Ce soir, à leur demande, je prie pour elles.

Hier soir, je me rends au parc pour enfin concrétiser mon "envie" d'héberger. J'étais allé faire chauffeur 10 jours plus tôt et ce premier contact avec le parc avait été comme un électrochoc. Puis je suis parti à l'étranger où mon impuissance n'était que plus grande. Hier donc, j'avais pris bien soin de tout bien préparer (y compris ma compagne et mes enfants) pour l'arrivée de deux hommes à la maison. Après un petit temps d'attente, le temps de mettre en place le nouveau système, de s'y retrouver, de choper les bonnes personnes (bénévoles comme migrants), j'entends Adriana dire à quelqu'un "non, une femme ce n'est pas possible, il y en a trois, et elles voudraient rester ensemble", ni une ni deux, j'avais annoncé deux personnes, pourquoi pas trois au fond... Me voilà donc en chemin pour amener A. chez V. (presque sur mon chemin) et ramener R., N. et S. à la maison. Nous parlons peu en chemin, une seule parle un peu anglais. J'apprends qu'elles viennent toutes les trois d'Erythrée et qu'elles sont en Belgique depuis deux mois. 

Nous arrivons à la maison vers 23h, je leur fais visiter les lieux et avant même de leur proposer à boire ou à manger je leur donne le code du wifi, puis réchauffe le reste des pâtes de la soirée, leur fait du café et du thé. Elles grignotent en communiquant avec leur famille, et font un bel accueil à mon amoureuse qui vient les saluer en pyjama à moitié endormie.

Finalement, les voyant enthousiastes et en pleine communication avec leurs familles, je monte également me coucher.

Ce matin, la première question de mes enfants a été "papa, est-ce qu'on va voir nos invités ?". Je leur réponds que oui, que ce matin elles dorment, mais qu'ils les verront à leur retour de l'école. Je ressens leur impatience et leur curiosité bienveillante.
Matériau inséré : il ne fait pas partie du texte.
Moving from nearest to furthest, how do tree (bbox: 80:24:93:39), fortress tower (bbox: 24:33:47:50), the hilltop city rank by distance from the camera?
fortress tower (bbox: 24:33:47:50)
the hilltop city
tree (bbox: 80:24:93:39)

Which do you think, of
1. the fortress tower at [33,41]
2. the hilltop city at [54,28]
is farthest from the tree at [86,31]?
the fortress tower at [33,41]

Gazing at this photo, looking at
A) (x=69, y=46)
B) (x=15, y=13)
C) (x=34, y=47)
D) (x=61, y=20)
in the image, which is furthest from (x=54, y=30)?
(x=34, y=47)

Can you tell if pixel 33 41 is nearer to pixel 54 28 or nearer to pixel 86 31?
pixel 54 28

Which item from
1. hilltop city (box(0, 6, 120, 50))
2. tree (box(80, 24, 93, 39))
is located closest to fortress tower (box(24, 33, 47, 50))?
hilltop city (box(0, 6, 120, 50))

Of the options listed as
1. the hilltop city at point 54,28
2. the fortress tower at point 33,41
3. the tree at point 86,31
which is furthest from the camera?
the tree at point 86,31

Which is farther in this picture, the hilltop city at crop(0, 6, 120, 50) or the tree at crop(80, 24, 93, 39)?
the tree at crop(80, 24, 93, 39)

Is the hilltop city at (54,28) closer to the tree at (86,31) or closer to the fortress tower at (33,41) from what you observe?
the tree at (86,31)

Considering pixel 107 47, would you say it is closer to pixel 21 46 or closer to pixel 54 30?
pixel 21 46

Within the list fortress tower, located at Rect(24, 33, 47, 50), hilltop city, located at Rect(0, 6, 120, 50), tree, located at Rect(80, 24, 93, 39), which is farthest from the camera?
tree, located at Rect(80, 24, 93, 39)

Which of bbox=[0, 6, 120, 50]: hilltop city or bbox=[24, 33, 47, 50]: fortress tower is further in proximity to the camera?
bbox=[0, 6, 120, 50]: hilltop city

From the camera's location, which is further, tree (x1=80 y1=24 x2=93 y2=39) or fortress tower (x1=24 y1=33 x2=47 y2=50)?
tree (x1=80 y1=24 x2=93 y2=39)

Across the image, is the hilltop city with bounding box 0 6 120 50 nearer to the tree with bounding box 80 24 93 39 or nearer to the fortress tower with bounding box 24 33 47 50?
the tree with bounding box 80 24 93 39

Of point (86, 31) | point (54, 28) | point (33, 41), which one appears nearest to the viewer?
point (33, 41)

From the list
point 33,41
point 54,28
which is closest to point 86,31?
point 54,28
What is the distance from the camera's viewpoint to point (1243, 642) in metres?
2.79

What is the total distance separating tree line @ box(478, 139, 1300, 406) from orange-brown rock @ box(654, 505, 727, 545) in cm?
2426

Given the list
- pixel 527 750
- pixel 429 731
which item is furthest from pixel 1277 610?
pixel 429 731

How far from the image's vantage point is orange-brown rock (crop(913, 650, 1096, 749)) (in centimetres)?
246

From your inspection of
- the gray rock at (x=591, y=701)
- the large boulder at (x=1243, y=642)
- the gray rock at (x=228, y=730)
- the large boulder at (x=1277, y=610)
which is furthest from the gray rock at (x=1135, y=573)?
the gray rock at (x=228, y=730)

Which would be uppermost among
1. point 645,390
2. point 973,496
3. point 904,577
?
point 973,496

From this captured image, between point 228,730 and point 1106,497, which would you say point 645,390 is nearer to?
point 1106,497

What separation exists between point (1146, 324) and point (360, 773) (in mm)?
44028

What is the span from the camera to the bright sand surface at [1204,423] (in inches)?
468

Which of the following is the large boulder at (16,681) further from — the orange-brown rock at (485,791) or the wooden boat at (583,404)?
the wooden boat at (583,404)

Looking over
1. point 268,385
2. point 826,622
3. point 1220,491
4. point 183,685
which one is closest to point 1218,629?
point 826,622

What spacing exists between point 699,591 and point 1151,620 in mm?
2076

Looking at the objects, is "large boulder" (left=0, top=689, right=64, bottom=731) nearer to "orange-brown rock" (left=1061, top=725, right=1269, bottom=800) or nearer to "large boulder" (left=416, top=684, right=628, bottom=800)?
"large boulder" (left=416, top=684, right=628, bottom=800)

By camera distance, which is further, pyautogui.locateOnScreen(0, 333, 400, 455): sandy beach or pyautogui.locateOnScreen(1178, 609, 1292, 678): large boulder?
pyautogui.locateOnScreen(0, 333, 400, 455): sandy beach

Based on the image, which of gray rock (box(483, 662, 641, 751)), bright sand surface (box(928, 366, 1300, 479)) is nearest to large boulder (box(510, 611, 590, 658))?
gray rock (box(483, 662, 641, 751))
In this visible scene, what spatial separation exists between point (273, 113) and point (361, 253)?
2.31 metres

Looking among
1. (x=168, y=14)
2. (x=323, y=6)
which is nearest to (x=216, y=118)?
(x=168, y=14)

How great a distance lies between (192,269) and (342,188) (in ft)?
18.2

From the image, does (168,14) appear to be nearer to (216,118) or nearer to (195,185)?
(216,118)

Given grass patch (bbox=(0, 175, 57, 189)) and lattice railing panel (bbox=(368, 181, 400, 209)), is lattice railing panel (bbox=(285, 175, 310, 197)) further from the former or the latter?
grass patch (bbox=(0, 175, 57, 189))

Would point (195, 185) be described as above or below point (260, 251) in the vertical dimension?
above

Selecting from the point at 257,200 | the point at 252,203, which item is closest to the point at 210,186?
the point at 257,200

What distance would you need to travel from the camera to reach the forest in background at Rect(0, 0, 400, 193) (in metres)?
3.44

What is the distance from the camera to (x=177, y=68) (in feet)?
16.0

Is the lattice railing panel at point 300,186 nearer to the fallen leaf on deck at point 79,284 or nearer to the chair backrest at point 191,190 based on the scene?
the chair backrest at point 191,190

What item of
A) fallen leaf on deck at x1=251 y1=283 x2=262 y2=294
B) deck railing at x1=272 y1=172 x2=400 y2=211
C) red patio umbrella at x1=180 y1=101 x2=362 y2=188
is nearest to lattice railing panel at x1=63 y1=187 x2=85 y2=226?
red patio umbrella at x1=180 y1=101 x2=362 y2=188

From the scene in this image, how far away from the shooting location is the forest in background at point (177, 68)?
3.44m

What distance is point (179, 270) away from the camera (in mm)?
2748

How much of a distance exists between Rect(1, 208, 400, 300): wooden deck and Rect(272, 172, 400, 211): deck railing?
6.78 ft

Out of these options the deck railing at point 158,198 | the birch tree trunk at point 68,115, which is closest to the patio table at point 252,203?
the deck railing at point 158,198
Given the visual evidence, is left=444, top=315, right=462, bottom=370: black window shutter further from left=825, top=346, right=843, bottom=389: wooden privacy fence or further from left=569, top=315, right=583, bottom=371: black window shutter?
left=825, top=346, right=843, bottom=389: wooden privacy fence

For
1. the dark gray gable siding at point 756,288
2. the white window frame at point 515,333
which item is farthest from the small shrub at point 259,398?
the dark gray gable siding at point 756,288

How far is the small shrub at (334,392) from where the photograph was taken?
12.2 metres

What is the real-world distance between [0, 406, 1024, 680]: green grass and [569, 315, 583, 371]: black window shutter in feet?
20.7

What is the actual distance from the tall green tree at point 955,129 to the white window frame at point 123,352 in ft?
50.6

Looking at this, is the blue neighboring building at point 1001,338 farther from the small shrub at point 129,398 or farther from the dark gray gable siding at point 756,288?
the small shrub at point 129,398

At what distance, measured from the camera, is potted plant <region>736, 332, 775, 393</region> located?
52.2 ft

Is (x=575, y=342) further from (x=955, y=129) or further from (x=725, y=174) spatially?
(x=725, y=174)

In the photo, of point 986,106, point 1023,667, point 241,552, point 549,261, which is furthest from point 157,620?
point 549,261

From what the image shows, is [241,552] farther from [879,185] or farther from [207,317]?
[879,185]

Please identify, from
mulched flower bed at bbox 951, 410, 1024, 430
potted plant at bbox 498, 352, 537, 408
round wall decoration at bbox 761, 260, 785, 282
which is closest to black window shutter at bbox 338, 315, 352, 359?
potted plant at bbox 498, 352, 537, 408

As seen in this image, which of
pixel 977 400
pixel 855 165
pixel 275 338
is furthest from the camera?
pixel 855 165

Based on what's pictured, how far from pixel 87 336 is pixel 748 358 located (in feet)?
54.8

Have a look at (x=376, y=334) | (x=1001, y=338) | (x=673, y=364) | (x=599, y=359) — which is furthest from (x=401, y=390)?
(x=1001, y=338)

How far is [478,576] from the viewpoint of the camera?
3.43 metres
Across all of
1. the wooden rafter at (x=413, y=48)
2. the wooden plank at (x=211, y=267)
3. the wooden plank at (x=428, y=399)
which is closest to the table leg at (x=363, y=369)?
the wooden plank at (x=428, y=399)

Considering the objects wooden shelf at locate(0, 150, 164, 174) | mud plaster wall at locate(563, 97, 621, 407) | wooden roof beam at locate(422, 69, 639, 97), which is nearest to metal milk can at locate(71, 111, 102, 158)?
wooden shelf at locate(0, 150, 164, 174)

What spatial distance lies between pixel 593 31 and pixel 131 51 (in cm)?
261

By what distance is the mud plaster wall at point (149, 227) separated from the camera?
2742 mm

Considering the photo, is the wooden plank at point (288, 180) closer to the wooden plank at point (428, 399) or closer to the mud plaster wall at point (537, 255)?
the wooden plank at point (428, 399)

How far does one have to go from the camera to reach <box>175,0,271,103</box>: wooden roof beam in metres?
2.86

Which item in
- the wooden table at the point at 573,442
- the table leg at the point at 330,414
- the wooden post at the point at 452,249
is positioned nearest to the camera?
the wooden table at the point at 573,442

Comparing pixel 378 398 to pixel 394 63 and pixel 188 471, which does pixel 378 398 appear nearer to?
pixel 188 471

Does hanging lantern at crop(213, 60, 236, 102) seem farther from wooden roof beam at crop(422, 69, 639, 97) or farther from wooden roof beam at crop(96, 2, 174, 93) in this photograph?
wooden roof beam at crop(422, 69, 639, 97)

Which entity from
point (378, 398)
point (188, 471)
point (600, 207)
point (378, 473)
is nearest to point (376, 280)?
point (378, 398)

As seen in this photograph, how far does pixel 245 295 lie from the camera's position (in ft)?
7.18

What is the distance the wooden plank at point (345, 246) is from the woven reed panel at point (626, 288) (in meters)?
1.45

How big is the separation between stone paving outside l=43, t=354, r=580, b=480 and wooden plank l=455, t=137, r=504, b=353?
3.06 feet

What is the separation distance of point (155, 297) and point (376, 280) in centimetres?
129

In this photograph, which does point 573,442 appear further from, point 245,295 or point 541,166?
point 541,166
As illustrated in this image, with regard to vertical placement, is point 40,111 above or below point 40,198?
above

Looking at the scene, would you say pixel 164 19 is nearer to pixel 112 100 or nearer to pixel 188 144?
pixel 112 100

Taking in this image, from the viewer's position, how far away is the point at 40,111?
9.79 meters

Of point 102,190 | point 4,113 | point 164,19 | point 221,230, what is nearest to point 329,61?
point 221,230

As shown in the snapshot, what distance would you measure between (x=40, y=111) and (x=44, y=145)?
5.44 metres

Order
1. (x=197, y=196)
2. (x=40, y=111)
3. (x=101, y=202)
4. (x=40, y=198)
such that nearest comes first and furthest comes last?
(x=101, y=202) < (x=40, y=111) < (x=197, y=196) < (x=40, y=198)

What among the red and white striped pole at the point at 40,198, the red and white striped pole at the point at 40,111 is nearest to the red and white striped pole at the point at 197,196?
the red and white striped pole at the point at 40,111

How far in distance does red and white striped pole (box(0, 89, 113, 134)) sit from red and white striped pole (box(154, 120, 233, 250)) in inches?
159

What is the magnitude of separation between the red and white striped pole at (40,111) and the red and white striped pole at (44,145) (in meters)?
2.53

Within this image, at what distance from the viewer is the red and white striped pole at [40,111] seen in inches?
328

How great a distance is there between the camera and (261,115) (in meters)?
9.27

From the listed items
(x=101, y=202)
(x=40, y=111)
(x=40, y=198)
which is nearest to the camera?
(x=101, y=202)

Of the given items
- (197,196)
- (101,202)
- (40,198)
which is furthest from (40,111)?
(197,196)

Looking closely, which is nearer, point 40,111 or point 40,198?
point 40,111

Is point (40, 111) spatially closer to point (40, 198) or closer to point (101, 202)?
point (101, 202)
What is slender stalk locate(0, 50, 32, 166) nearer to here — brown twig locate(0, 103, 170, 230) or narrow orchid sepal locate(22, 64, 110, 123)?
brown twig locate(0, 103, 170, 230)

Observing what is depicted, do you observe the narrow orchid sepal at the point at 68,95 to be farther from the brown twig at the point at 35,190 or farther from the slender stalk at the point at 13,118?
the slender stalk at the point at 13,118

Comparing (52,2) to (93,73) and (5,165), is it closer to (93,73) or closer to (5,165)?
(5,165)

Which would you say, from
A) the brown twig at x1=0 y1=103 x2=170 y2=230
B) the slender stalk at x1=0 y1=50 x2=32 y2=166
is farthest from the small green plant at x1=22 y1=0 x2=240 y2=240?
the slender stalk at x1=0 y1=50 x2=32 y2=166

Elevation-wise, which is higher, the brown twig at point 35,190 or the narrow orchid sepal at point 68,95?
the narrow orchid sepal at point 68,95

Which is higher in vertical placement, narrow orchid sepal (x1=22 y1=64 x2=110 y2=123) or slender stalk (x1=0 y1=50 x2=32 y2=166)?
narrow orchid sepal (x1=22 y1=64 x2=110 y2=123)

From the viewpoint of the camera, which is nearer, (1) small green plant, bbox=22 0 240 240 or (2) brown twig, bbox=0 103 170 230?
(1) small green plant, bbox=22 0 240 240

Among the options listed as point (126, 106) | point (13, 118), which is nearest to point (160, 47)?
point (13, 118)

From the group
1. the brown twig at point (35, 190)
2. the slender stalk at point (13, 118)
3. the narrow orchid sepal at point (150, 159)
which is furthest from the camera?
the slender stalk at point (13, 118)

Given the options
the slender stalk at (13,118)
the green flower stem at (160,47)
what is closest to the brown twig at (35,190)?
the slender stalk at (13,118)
À midi retour de l'école, toujours pas de bruit dans les chambres. Elles dorment toujours 🙂 Les enfants me demandent innocemment si ils peuvent aller les réveiller !!

Finalement la rencontre n'aura lieu que vers 15h et sera donc de courte durée, vu que nous avions convenu d'un retour au parc dans l'après-midi. Je leur propose de manger avant d'y retourner, et je leur dis en m'excusant que malheureusement ce soir je ne peux pas les héberger, mais qu'elles peuvent revenir demain si elles le désirent. Et c'est là qu'elles me répondent que ce soir elles "tentent leur chance". Je sais instantanément de quoi elle parle.

La rencontre n'aura été que de courte durée, nous n'aurons pas tellement échangé, mis à part beaucoup de sourires et de chaleur humaine. Mais ce soir, à leur demande, je prie pour elles.